Si salvi chi può se, scampati ad un incendio che ha tutto spelacchiato il bosco, la montagna poi cede perché a trattenere il terreno non ci sono più nemmeno quei 739 mila euro che, sottratti alla voce di bilancio per gli interventi di contenimento del dissesto idrogeologico, finanzieranno l’Anticendio boschivo.

Assurda la norma 11/2019 approvata lo scorso consiglio regionale, contraddittoria anche per Domenico Pettinari perché magari le abitazioni non finiscono arrosto, ma purtroppo sono destinate ad altra calamità che come la prima è seria. Dopo gli incendi, secondo gli studi dei geologi, sono molto più frequenti e probabili le frane. Questo la maggioranza in Regione nemmeno lo sospetta, probabilmente, così invece di ridurre le spese per calamità istituzionali si risparmia sulle calamità vere.

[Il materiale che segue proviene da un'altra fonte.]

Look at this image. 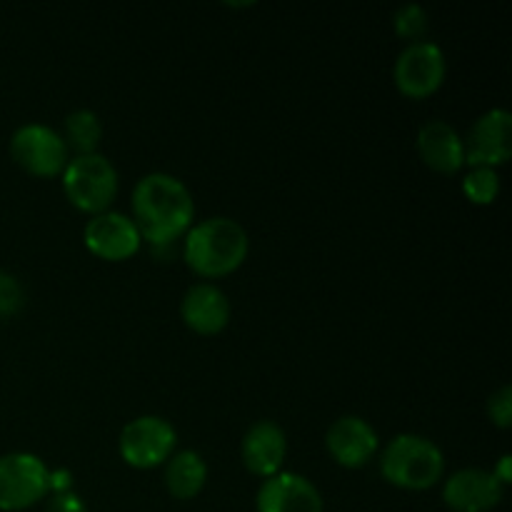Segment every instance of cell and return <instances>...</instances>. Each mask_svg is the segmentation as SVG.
<instances>
[{
    "label": "cell",
    "instance_id": "obj_1",
    "mask_svg": "<svg viewBox=\"0 0 512 512\" xmlns=\"http://www.w3.org/2000/svg\"><path fill=\"white\" fill-rule=\"evenodd\" d=\"M195 203L188 185L170 173H148L133 190V223L153 248H170L193 228Z\"/></svg>",
    "mask_w": 512,
    "mask_h": 512
},
{
    "label": "cell",
    "instance_id": "obj_2",
    "mask_svg": "<svg viewBox=\"0 0 512 512\" xmlns=\"http://www.w3.org/2000/svg\"><path fill=\"white\" fill-rule=\"evenodd\" d=\"M250 250L248 233L233 218H208L195 223L183 238V260L195 275L218 280L235 273Z\"/></svg>",
    "mask_w": 512,
    "mask_h": 512
},
{
    "label": "cell",
    "instance_id": "obj_3",
    "mask_svg": "<svg viewBox=\"0 0 512 512\" xmlns=\"http://www.w3.org/2000/svg\"><path fill=\"white\" fill-rule=\"evenodd\" d=\"M380 475L403 490H430L445 475V455L423 435H395L380 453Z\"/></svg>",
    "mask_w": 512,
    "mask_h": 512
},
{
    "label": "cell",
    "instance_id": "obj_4",
    "mask_svg": "<svg viewBox=\"0 0 512 512\" xmlns=\"http://www.w3.org/2000/svg\"><path fill=\"white\" fill-rule=\"evenodd\" d=\"M65 198L80 213L100 215L118 195V170L105 155H75L63 170Z\"/></svg>",
    "mask_w": 512,
    "mask_h": 512
},
{
    "label": "cell",
    "instance_id": "obj_5",
    "mask_svg": "<svg viewBox=\"0 0 512 512\" xmlns=\"http://www.w3.org/2000/svg\"><path fill=\"white\" fill-rule=\"evenodd\" d=\"M48 493L50 470L38 455L8 453L0 458V510H28Z\"/></svg>",
    "mask_w": 512,
    "mask_h": 512
},
{
    "label": "cell",
    "instance_id": "obj_6",
    "mask_svg": "<svg viewBox=\"0 0 512 512\" xmlns=\"http://www.w3.org/2000/svg\"><path fill=\"white\" fill-rule=\"evenodd\" d=\"M10 155L25 173L35 178L63 175L70 160V150L58 130L43 123L20 125L10 138Z\"/></svg>",
    "mask_w": 512,
    "mask_h": 512
},
{
    "label": "cell",
    "instance_id": "obj_7",
    "mask_svg": "<svg viewBox=\"0 0 512 512\" xmlns=\"http://www.w3.org/2000/svg\"><path fill=\"white\" fill-rule=\"evenodd\" d=\"M448 63L445 53L433 40H418L408 43L400 50L398 60L393 65V80L405 98L423 100L438 93L443 85Z\"/></svg>",
    "mask_w": 512,
    "mask_h": 512
},
{
    "label": "cell",
    "instance_id": "obj_8",
    "mask_svg": "<svg viewBox=\"0 0 512 512\" xmlns=\"http://www.w3.org/2000/svg\"><path fill=\"white\" fill-rule=\"evenodd\" d=\"M178 445V433L173 425L158 415H143L128 423L120 433V458L135 470H150L168 463Z\"/></svg>",
    "mask_w": 512,
    "mask_h": 512
},
{
    "label": "cell",
    "instance_id": "obj_9",
    "mask_svg": "<svg viewBox=\"0 0 512 512\" xmlns=\"http://www.w3.org/2000/svg\"><path fill=\"white\" fill-rule=\"evenodd\" d=\"M465 165L498 170L512 155V115L505 108H493L480 115L463 140Z\"/></svg>",
    "mask_w": 512,
    "mask_h": 512
},
{
    "label": "cell",
    "instance_id": "obj_10",
    "mask_svg": "<svg viewBox=\"0 0 512 512\" xmlns=\"http://www.w3.org/2000/svg\"><path fill=\"white\" fill-rule=\"evenodd\" d=\"M85 248L100 260H110V263H120V260L133 258L143 245L138 228H135L133 218L115 210H105V213L93 215L83 230Z\"/></svg>",
    "mask_w": 512,
    "mask_h": 512
},
{
    "label": "cell",
    "instance_id": "obj_11",
    "mask_svg": "<svg viewBox=\"0 0 512 512\" xmlns=\"http://www.w3.org/2000/svg\"><path fill=\"white\" fill-rule=\"evenodd\" d=\"M505 498V485L493 470L463 468L443 485V500L453 512H490Z\"/></svg>",
    "mask_w": 512,
    "mask_h": 512
},
{
    "label": "cell",
    "instance_id": "obj_12",
    "mask_svg": "<svg viewBox=\"0 0 512 512\" xmlns=\"http://www.w3.org/2000/svg\"><path fill=\"white\" fill-rule=\"evenodd\" d=\"M325 448L335 463L348 470H358L375 458L380 440L368 420L358 415H343L325 433Z\"/></svg>",
    "mask_w": 512,
    "mask_h": 512
},
{
    "label": "cell",
    "instance_id": "obj_13",
    "mask_svg": "<svg viewBox=\"0 0 512 512\" xmlns=\"http://www.w3.org/2000/svg\"><path fill=\"white\" fill-rule=\"evenodd\" d=\"M258 512H323V495L300 473H283L263 480L255 495Z\"/></svg>",
    "mask_w": 512,
    "mask_h": 512
},
{
    "label": "cell",
    "instance_id": "obj_14",
    "mask_svg": "<svg viewBox=\"0 0 512 512\" xmlns=\"http://www.w3.org/2000/svg\"><path fill=\"white\" fill-rule=\"evenodd\" d=\"M285 455H288V438H285V430L273 420H258L243 435L240 458L255 478L268 480L278 475L285 463Z\"/></svg>",
    "mask_w": 512,
    "mask_h": 512
},
{
    "label": "cell",
    "instance_id": "obj_15",
    "mask_svg": "<svg viewBox=\"0 0 512 512\" xmlns=\"http://www.w3.org/2000/svg\"><path fill=\"white\" fill-rule=\"evenodd\" d=\"M180 318L193 333L218 335L230 323V300L213 283H198L188 288L180 303Z\"/></svg>",
    "mask_w": 512,
    "mask_h": 512
},
{
    "label": "cell",
    "instance_id": "obj_16",
    "mask_svg": "<svg viewBox=\"0 0 512 512\" xmlns=\"http://www.w3.org/2000/svg\"><path fill=\"white\" fill-rule=\"evenodd\" d=\"M418 153L435 173L455 175L465 165L463 138L445 120H428L418 130Z\"/></svg>",
    "mask_w": 512,
    "mask_h": 512
},
{
    "label": "cell",
    "instance_id": "obj_17",
    "mask_svg": "<svg viewBox=\"0 0 512 512\" xmlns=\"http://www.w3.org/2000/svg\"><path fill=\"white\" fill-rule=\"evenodd\" d=\"M208 483V465L195 450H180L165 463V488L175 500H193Z\"/></svg>",
    "mask_w": 512,
    "mask_h": 512
},
{
    "label": "cell",
    "instance_id": "obj_18",
    "mask_svg": "<svg viewBox=\"0 0 512 512\" xmlns=\"http://www.w3.org/2000/svg\"><path fill=\"white\" fill-rule=\"evenodd\" d=\"M63 140L68 150H75V155L98 153L100 138H103V125L93 110H73L65 115L63 123Z\"/></svg>",
    "mask_w": 512,
    "mask_h": 512
},
{
    "label": "cell",
    "instance_id": "obj_19",
    "mask_svg": "<svg viewBox=\"0 0 512 512\" xmlns=\"http://www.w3.org/2000/svg\"><path fill=\"white\" fill-rule=\"evenodd\" d=\"M463 193L473 205H493L500 195V175L493 168H470L463 178Z\"/></svg>",
    "mask_w": 512,
    "mask_h": 512
},
{
    "label": "cell",
    "instance_id": "obj_20",
    "mask_svg": "<svg viewBox=\"0 0 512 512\" xmlns=\"http://www.w3.org/2000/svg\"><path fill=\"white\" fill-rule=\"evenodd\" d=\"M393 28L400 38L410 40V43H418V40L428 33L430 18H428V13H425L423 5L405 3L395 10Z\"/></svg>",
    "mask_w": 512,
    "mask_h": 512
},
{
    "label": "cell",
    "instance_id": "obj_21",
    "mask_svg": "<svg viewBox=\"0 0 512 512\" xmlns=\"http://www.w3.org/2000/svg\"><path fill=\"white\" fill-rule=\"evenodd\" d=\"M25 305L23 285L8 270H0V315H15Z\"/></svg>",
    "mask_w": 512,
    "mask_h": 512
},
{
    "label": "cell",
    "instance_id": "obj_22",
    "mask_svg": "<svg viewBox=\"0 0 512 512\" xmlns=\"http://www.w3.org/2000/svg\"><path fill=\"white\" fill-rule=\"evenodd\" d=\"M488 418L493 420V425H498L500 430H508L512 425V388L503 385L500 390H495L488 398Z\"/></svg>",
    "mask_w": 512,
    "mask_h": 512
},
{
    "label": "cell",
    "instance_id": "obj_23",
    "mask_svg": "<svg viewBox=\"0 0 512 512\" xmlns=\"http://www.w3.org/2000/svg\"><path fill=\"white\" fill-rule=\"evenodd\" d=\"M45 512H90V510L78 493H73V490H65V493H55L53 498L48 500Z\"/></svg>",
    "mask_w": 512,
    "mask_h": 512
},
{
    "label": "cell",
    "instance_id": "obj_24",
    "mask_svg": "<svg viewBox=\"0 0 512 512\" xmlns=\"http://www.w3.org/2000/svg\"><path fill=\"white\" fill-rule=\"evenodd\" d=\"M510 465H512L510 455H503V458H500V463H498V468L493 470V475H495V478H498L503 485H510V483H512V468H510Z\"/></svg>",
    "mask_w": 512,
    "mask_h": 512
}]
</instances>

“Quindi gli abruzzesi devono temere meno gli incendi, ma dovranno aver paura del dissesto idrogeologico che in Abruzzo non è un problema secondario, come dimostrano anche gli ultimi annunci di allerta gialla diramati nei giorni scorsi dalla protezione civile – spiega il consigliere regionale Pettinari – Non era meglio prendere i fondi per l’Anticendio da altre voci di bilancio dove c’è una maggiora capienza di risorse economiche? Per esempio quello per le spese istituzionali? Se fossimo stati noi alla guida di questa Regione non avremmo toccato un centesimo dei fondi per il rischio idrico. Sia in commissione che in aula abbiamo posto queste rimostranze, ma la maggioranza ha voluto procedere su questa strada ed invece di sottrarre fondi ad altri capitoli di bilancio li ha sottratti al fondo che serve per le attività di monitoraggio delle acque superficiali e sotterranee e agli interventi di tutela delle risorse idriche e dell’assetto idraulico e idrogeologico. Un duro colpo alle aree interne che vengono messe in ginocchio dai numerosi danni del maltempo, ma anche alle zone costiere dove alcuni comuni si allagano anche con piogge moderate. Sappiamo bene quali sono i rischi degli incendi e siamo favorevoli allo stanziamento di fondi per prevenirli, ma davvero la scelta era tra queste 2 potenziali calamità?” domanda Pettinari.